COLONEL: To get started here, we will be paddling on what appears to be more of a creek than a river.
AHEARN: Colonel says the rivers change a lot. New channels come and go as the Elwha twists back and forth across her bed, trying to find the fastest way to the Strait of Juan de Fuca.
COLONEL: Kind of just figuring it out a little bit as we go. A brand-new river to pioneer.
AHEARN: Salmon are starting to come back. This summer state fisheries biologists counted more than 1,500 king salmon above the lower dam site. And the otters, eagles and bears are catching on. We head into a rougher patch of river as Colonel tells a story about the demise of one sockeye salmon at the hands of a mama otter and her pups. They cornered the fish in a small eddy, but it escaped.
COLONEL: That otter was on it. I mean, from the word go, that mom headed downstream but then about five minutes later, she comes back up holding the sockeye by the mouth and that sockeye was about as big as her.
AHEARN: Millions of tons of sediment have now been released from above the dams, creating sandy beaches where there used to be rocky shoreline. Rob Elofson joined Colonel to run the river today. He's a member of the Lower Elwha Klallam tribe, which has been pushing for dam removal for decades. This is the first time he's rafted the river since the dams came down.
As the group paddles along, Elofson points out that the river is already looking more salmon-friendly.
ROB ELOFSON: This small sediment; this sand and gravel wasn't here. It was just large rocks and - yeah. It's completely different. It's the way it's supposed to be now.

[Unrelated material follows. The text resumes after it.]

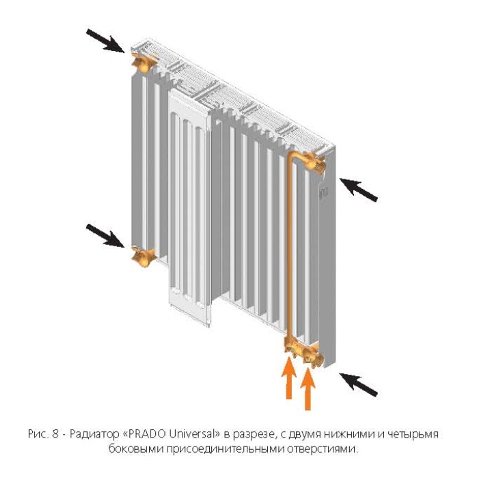 Рис. 8 - Радиатор «PRADO Universal» в разрезе, с двумя нижними и четырьмя боковыми присоединительными отверстиями.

AHEARN: We round a bend and the water grows louder as it rushes into a tight curve, flashing with rolling whitecaps. Colonel explains, this stretch of river is known as Ferngully.

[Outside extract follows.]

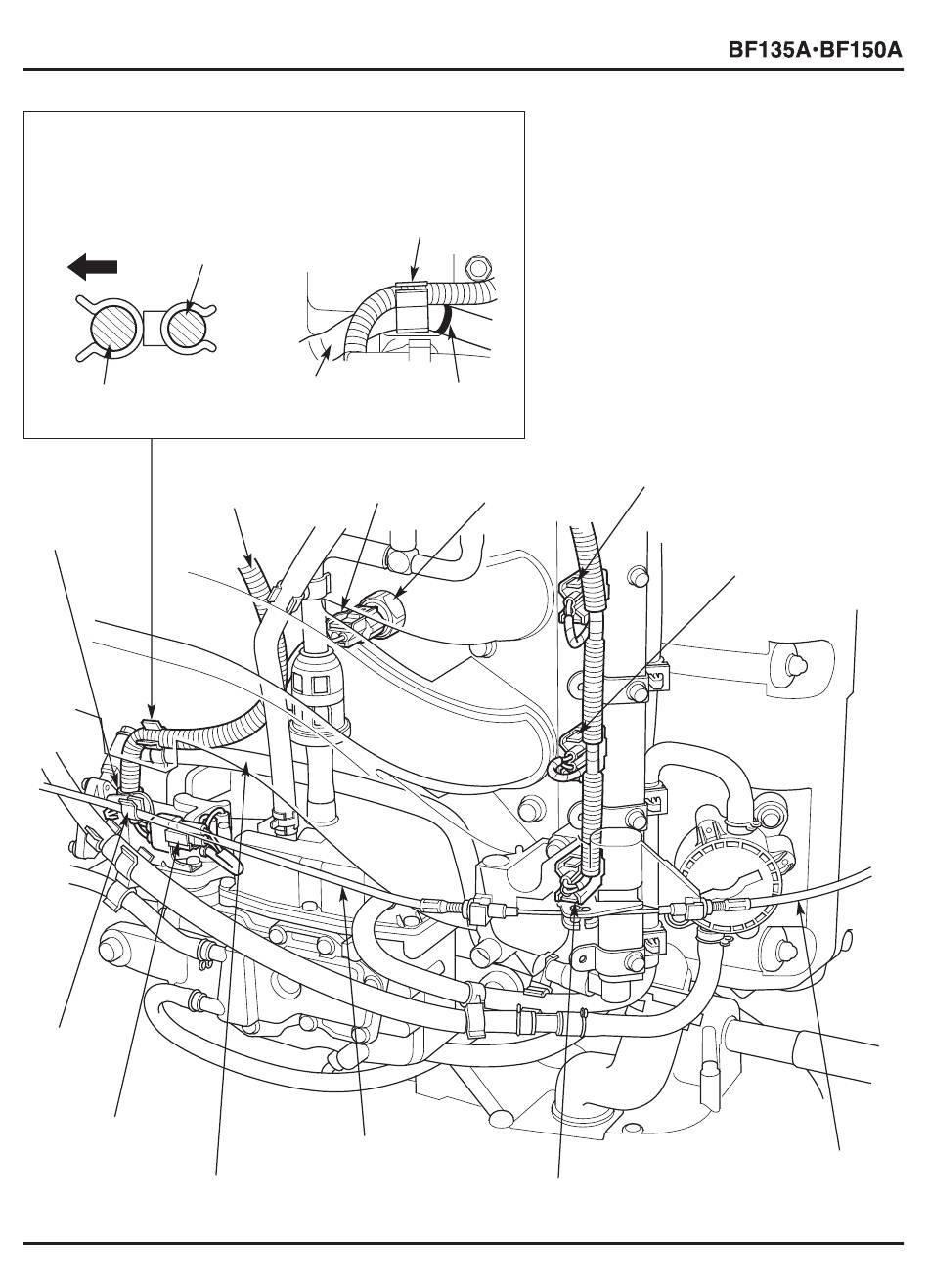 BF135A•BF150A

COLONEL: It's going to be our best rapid of the day. It can be class III in higher water; probably class II-plus right now.
AHEARN: We come out of Ferngully and the water slows, clear beneath us. We're on the lookout for intrepid salmon who have made it into this newly free-flowing stretch of river to spawn. Nothing yet. We float quietly.

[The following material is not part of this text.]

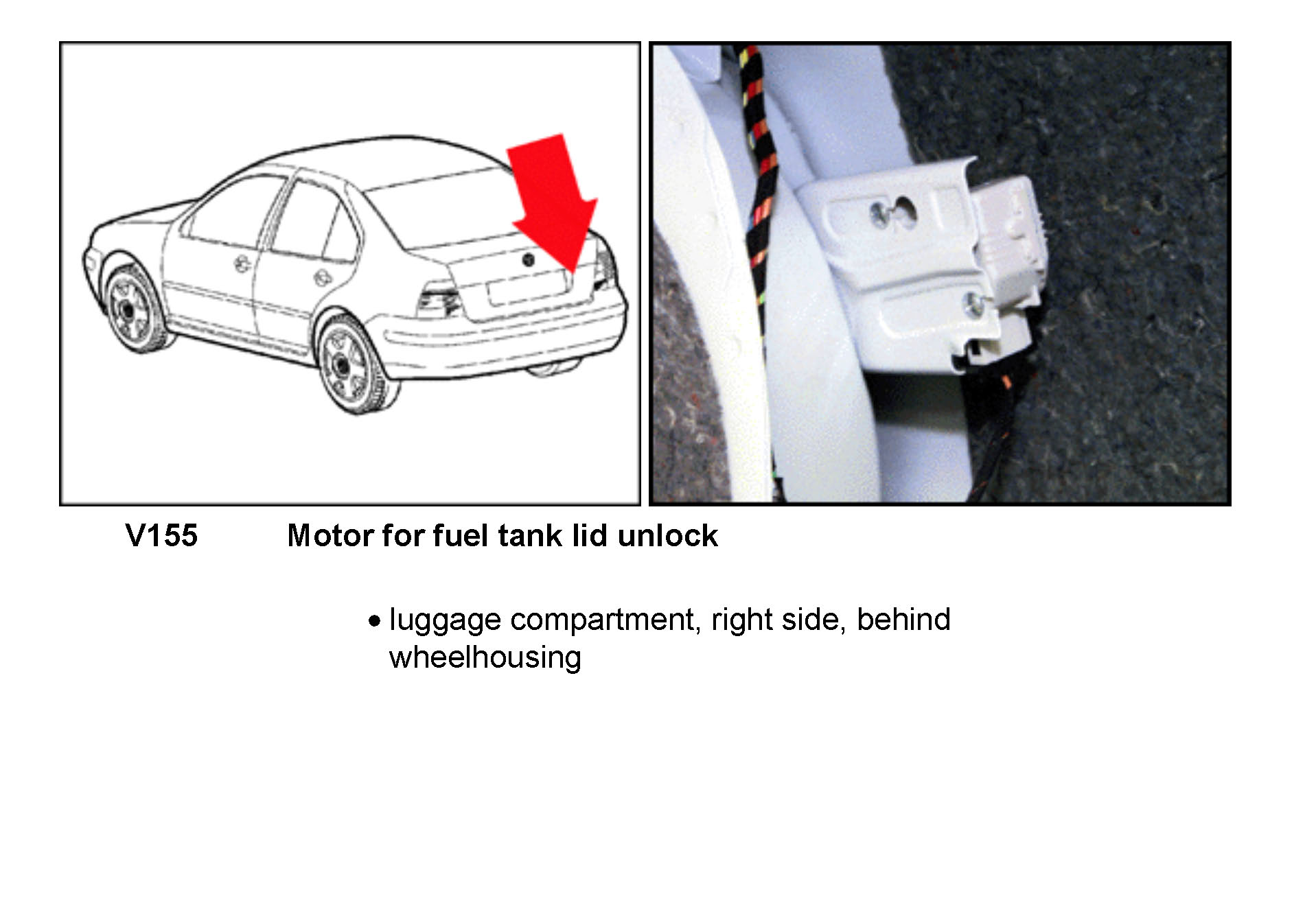 V155 Motor for fuel tank lid unlock

• luggage compartment, right side, behind wheelhousing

KATI SCHMIDT: There's one. Yep.
AHEARN: Kati Schmidt spots a sockeye salmon. She's with the National Parks Conservation Association. The gleaming flash of red darts beneath us, headed upstream and into the Ferngully rapids.
SCHMIDT: Yay - go, fish, go.
AHEARN: Now that the dams are gone, that sockeye could be the mother, the grandmother and someday the great-grandmother of countless generations of salmon to come, all free to colonize the Elwha once again.
AHEARN: We made it. (Laughter) I'm Ashley Ahearn, on the Elwha River.